Daerah Muara Gembong di Kabupaten Bekasi, misalnya, yang dahulu dikenal sebagai kawasan pesisir subur, kini tergerus abrasi hingga beberapa desa terancam tenggelam. Sementara di Semarang, Jawa Tengah, banjir rob yang terjadi berulang mengakibatkan kerugian ekonomi yang signifikan bagi pelaku usaha lokal.

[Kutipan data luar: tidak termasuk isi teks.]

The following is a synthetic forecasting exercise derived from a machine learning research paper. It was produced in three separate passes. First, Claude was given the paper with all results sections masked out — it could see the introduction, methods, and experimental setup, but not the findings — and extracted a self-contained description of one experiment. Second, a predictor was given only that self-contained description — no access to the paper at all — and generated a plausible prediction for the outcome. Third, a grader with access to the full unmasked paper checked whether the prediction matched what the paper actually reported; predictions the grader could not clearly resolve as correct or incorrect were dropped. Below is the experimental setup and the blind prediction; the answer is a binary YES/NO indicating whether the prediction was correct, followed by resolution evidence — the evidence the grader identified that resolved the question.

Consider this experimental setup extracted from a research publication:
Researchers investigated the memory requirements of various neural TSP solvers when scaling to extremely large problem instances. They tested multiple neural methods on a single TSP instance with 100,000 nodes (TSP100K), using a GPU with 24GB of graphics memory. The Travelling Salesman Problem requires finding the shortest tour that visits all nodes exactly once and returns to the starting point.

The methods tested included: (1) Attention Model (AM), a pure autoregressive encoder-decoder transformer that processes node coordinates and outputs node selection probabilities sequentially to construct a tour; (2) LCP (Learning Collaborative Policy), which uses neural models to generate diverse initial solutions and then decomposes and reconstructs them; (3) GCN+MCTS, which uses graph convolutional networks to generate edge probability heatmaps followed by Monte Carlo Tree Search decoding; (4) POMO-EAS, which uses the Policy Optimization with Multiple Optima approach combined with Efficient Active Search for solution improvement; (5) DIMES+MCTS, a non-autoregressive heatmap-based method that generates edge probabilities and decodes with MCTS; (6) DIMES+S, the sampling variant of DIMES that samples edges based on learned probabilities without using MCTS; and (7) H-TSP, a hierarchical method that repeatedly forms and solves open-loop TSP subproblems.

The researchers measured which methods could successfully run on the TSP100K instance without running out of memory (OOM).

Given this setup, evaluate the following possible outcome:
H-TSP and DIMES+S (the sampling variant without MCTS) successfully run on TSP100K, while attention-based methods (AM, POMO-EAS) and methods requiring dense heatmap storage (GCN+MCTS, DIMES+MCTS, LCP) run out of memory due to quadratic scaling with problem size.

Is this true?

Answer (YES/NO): NO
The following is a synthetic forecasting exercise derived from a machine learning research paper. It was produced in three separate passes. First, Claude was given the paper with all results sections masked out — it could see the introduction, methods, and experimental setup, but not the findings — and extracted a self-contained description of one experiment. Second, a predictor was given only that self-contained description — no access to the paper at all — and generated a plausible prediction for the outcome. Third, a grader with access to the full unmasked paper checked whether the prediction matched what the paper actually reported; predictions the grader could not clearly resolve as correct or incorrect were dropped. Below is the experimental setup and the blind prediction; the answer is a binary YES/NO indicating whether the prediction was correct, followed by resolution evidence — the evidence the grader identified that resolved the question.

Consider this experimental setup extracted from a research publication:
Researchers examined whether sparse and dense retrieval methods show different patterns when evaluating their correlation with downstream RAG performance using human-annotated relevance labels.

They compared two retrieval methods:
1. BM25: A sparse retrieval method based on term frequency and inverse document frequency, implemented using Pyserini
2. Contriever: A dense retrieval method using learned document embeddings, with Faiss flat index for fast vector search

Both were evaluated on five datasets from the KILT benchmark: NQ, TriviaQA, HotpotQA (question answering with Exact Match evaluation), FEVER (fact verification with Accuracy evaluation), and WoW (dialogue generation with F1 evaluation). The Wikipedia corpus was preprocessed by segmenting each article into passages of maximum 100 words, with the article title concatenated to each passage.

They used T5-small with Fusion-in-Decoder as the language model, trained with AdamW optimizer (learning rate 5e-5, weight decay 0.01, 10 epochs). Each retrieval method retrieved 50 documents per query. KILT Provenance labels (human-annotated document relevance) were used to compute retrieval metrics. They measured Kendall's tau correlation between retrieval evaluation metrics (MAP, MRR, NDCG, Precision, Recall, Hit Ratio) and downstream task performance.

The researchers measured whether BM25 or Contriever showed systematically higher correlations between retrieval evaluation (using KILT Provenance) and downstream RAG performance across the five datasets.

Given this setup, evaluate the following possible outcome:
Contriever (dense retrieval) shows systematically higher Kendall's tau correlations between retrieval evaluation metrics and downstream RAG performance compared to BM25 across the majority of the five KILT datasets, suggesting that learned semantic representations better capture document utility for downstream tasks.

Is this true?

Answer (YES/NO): NO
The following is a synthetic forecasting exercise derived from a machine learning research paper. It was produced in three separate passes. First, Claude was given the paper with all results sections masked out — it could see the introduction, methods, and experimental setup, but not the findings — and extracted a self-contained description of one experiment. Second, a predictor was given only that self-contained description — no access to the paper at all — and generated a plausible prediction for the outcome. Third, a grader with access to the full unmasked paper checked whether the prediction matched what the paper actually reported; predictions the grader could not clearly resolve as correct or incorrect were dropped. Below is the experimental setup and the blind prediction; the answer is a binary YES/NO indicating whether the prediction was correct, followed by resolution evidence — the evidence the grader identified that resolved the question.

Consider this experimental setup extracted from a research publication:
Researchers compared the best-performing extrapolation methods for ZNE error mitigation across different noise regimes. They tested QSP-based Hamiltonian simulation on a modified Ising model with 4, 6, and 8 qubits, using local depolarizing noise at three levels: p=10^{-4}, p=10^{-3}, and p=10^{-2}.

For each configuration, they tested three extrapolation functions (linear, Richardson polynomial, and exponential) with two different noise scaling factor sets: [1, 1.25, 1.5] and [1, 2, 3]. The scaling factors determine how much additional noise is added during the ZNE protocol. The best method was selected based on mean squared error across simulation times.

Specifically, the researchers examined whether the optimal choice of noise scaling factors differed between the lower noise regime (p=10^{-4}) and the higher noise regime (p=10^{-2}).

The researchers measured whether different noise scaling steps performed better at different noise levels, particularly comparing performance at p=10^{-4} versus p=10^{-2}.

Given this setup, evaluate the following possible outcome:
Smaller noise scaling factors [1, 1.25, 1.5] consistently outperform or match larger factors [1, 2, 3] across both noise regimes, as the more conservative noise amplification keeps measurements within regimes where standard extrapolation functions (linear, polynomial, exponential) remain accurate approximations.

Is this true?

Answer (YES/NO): NO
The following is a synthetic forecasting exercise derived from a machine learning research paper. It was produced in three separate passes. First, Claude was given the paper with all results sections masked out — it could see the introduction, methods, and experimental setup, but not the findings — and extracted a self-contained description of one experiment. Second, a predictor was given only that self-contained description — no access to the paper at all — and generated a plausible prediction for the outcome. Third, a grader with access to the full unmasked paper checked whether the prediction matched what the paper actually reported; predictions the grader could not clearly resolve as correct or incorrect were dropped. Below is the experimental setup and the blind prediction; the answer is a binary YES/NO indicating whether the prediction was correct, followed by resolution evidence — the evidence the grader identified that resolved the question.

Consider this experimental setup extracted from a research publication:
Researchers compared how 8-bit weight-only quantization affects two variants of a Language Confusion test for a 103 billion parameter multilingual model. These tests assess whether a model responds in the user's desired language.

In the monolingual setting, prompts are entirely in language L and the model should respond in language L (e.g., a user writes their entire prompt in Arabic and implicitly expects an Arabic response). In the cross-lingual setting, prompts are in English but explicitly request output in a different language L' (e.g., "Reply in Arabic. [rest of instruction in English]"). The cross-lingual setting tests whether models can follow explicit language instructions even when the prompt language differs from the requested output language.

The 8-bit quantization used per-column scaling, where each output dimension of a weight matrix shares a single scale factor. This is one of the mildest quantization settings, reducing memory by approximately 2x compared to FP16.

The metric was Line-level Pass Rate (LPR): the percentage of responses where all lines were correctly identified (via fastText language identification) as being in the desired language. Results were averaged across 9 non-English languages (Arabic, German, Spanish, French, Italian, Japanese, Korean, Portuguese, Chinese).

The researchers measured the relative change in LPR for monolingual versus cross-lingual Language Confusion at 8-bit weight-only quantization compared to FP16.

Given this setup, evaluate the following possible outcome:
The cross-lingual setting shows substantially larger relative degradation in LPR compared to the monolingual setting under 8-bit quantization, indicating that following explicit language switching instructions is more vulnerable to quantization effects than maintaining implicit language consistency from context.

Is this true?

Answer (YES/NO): NO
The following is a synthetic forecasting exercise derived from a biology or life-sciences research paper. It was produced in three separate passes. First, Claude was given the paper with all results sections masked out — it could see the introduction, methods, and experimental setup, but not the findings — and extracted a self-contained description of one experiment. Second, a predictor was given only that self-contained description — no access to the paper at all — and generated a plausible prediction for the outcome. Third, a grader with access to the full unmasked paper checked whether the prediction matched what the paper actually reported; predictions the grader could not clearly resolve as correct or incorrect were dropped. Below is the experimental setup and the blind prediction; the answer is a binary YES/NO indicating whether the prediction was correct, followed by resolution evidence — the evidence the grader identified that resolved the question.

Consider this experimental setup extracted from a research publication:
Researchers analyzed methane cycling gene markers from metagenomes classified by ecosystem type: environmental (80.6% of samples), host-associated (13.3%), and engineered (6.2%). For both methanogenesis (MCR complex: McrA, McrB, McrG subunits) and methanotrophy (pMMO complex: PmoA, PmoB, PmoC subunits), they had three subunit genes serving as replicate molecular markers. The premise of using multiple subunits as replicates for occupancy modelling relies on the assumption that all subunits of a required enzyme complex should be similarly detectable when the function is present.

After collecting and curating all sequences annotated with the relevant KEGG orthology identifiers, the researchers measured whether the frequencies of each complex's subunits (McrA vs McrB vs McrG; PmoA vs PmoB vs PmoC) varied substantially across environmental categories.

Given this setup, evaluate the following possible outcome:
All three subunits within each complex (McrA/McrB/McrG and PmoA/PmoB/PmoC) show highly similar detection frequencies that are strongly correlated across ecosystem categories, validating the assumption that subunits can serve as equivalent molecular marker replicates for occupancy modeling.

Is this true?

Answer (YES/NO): NO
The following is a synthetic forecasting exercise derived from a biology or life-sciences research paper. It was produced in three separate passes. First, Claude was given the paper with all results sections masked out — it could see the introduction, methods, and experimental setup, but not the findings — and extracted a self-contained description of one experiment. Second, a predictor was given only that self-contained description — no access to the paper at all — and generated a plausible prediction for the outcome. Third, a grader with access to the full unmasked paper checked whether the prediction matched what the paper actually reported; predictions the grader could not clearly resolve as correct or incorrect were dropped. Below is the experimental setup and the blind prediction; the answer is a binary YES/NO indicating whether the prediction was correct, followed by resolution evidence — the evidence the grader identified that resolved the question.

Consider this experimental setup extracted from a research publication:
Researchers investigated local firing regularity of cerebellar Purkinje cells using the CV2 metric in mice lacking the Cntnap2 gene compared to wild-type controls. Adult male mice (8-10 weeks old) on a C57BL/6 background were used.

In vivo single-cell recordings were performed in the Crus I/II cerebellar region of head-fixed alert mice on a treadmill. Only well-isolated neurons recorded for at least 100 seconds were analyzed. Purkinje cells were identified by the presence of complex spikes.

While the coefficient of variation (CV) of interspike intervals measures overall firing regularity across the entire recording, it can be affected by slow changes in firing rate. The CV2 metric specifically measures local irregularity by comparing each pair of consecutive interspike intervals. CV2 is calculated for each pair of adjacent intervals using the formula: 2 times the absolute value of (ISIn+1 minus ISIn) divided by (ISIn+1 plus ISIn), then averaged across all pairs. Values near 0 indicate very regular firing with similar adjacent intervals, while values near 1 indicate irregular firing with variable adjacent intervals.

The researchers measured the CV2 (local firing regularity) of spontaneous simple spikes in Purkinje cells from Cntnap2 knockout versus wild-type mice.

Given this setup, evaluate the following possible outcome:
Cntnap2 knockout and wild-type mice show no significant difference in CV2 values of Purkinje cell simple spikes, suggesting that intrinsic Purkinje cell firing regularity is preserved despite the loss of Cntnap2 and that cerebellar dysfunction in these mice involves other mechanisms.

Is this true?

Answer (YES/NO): YES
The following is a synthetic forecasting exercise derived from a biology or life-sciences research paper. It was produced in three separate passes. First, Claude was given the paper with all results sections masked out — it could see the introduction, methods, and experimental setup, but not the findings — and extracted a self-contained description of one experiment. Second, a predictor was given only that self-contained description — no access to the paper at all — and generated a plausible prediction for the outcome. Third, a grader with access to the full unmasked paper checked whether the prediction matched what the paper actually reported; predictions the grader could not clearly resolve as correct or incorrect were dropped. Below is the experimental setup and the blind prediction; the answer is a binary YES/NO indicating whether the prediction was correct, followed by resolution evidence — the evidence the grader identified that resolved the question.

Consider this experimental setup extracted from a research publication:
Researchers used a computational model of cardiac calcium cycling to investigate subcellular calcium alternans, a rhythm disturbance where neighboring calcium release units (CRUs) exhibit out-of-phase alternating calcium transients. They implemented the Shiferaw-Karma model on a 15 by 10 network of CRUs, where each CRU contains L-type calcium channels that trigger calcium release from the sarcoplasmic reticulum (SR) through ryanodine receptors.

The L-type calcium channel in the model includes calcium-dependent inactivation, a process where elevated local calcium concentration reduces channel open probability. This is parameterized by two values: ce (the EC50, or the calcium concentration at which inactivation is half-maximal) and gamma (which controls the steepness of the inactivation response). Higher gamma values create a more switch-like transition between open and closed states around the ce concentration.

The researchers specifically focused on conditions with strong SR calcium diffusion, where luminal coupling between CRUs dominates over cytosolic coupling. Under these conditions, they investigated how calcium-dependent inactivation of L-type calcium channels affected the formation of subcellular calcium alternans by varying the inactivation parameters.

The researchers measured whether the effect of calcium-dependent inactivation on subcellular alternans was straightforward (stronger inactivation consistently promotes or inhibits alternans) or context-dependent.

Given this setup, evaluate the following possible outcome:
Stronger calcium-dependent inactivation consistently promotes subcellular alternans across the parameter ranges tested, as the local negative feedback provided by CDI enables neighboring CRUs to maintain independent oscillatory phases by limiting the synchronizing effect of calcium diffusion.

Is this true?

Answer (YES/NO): NO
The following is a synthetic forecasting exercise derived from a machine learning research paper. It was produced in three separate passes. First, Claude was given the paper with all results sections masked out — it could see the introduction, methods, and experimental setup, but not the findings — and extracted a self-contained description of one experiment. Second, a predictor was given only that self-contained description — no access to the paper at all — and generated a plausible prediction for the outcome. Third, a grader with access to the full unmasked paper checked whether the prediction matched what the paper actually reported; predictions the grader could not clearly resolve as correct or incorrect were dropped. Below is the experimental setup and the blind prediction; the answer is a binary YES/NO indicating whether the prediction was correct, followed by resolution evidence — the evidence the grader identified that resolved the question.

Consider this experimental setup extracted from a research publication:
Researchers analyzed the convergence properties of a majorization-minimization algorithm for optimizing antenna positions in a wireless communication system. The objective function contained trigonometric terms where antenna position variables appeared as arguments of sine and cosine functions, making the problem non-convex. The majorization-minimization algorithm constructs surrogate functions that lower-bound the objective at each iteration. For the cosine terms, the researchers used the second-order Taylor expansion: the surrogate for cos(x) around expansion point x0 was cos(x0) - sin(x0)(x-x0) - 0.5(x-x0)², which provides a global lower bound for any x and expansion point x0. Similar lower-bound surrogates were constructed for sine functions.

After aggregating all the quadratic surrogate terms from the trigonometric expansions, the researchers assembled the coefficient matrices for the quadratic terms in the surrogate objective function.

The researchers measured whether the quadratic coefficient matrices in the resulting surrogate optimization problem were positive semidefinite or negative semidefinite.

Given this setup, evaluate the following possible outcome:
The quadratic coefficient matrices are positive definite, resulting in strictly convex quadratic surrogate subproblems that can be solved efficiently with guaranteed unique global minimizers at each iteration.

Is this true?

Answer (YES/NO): NO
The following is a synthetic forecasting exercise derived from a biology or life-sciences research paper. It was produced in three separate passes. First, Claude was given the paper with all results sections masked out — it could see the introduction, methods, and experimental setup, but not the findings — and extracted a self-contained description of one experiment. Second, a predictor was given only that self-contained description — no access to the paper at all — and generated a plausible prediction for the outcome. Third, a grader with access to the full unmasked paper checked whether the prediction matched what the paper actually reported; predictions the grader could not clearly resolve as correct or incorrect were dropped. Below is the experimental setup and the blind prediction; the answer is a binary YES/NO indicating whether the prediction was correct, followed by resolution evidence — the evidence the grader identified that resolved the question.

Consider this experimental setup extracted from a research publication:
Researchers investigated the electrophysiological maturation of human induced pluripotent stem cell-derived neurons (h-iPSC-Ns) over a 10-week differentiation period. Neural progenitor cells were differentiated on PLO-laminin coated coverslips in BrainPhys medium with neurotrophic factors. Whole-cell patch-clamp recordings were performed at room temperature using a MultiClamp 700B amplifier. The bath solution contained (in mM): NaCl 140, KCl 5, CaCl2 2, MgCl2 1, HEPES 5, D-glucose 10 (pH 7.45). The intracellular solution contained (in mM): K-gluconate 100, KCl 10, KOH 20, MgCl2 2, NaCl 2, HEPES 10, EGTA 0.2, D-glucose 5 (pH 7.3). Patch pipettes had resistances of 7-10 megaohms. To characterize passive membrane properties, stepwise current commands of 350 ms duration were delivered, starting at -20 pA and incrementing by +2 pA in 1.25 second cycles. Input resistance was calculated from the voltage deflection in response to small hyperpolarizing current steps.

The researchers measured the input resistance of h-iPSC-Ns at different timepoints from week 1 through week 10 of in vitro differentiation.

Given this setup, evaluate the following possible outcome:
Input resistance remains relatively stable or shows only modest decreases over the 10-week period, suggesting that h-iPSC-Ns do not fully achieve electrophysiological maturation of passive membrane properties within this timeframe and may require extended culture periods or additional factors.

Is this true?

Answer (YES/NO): NO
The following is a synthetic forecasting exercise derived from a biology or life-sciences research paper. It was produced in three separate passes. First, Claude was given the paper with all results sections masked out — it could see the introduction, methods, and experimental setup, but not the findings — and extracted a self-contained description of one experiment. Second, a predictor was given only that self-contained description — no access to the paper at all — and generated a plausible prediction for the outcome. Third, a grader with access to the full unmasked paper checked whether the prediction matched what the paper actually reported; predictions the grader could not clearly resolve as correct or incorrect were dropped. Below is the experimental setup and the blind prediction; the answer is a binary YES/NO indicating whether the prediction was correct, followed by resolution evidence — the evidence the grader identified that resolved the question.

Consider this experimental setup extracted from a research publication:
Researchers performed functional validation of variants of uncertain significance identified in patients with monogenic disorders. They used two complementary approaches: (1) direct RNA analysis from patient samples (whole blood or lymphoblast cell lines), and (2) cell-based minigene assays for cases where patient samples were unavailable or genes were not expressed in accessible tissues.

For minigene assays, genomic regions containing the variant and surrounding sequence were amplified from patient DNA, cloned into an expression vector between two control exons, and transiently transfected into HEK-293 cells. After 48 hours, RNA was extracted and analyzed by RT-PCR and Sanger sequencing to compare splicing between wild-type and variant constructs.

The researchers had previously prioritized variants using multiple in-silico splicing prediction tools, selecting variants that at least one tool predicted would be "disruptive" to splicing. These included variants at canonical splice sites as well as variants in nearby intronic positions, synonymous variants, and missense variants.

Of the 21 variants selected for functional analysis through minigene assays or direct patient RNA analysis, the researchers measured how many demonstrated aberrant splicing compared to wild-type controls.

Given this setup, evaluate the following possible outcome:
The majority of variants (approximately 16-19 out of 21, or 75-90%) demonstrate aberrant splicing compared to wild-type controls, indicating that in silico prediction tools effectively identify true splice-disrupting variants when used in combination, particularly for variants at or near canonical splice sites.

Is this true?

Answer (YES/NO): NO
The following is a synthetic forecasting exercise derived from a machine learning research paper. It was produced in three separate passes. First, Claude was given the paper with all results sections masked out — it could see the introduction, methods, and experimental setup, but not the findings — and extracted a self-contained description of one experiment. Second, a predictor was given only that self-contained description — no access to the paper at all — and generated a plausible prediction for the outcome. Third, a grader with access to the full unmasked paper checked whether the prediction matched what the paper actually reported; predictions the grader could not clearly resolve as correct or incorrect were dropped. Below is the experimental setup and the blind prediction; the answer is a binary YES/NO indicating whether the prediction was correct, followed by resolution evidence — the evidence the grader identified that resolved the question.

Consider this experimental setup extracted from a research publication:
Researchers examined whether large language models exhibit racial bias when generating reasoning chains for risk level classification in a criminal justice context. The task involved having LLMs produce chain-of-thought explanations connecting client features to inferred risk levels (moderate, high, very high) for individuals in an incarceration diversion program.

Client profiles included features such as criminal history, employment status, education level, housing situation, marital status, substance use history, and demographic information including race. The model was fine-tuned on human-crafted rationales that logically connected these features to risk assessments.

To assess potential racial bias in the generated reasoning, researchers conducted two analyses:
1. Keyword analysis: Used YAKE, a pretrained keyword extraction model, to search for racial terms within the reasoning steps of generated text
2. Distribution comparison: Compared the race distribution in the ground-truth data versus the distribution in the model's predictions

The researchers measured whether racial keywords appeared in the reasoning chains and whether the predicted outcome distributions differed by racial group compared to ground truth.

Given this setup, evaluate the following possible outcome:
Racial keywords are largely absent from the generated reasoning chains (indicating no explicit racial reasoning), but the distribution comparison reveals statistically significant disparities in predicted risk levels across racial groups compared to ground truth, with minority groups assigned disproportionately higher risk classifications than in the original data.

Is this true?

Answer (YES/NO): NO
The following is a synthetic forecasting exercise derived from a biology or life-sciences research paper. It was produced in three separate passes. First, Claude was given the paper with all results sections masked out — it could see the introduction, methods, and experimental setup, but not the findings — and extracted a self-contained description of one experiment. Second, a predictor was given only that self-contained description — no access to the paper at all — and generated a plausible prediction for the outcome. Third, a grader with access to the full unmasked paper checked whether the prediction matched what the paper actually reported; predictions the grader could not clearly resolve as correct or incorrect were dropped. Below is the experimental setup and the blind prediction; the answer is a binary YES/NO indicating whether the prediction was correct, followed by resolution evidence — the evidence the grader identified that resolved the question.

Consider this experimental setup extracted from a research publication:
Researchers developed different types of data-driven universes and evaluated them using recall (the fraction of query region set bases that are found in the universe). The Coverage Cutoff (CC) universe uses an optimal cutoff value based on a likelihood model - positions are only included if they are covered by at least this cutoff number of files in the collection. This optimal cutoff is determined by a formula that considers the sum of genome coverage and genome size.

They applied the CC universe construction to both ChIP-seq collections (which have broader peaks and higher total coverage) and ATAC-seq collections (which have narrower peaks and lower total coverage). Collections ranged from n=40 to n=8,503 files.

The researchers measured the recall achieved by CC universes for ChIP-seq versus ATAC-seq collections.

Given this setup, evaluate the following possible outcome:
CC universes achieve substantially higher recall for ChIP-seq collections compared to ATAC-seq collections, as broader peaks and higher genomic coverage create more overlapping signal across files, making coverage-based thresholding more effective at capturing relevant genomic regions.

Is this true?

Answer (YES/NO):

Fenomena serupa juga terjadi di berbagai belahan dunia. Gelombang panas ekstrem (heat wave) dilaporkan melanda Asia, Eropa, dan Amerika dengan jumlah korban jiwa yang meningkat setiap tahun. Di Italia, sekitar 19 ribu orang meninggal akibat suhu ekstrem pada pertengahan musim panas 2024. Secara global, lebih dari 500 ribu orang tercatat meninggal setiap tahun akibat dampak gelombang panas ini. Sekretaris Jenderal PBB Antonio Guterres bahkan menyebut dunia telah memasuki era “global boiling” atau pemanasan melampaui batas toleransi ekosistem.
Dalam konteks penanganan perubahan iklim, sejumlah kebijakan mitigasi dinilai belum sepenuhnya berkeadilan. Banyak upaya pengurangan emisi dan penyesuaian standar ramah lingkungan justru berpotensi menambah beban biaya pada Usaha Mikro, Kecil, dan Menengah (UMKM) yang daya tahannya terbatas.
Terkait perubahan iklim tersebut, Islamic Relief Indonesia bekerja sama dengan UNOCHA menyelenggarakan Dialog Talanoa membahas dampak peningkatan krisis iklim dan transisi menuju ekonomi hijau terhadap kelompok usaha mikro, kecil, dan menengah (UMKM).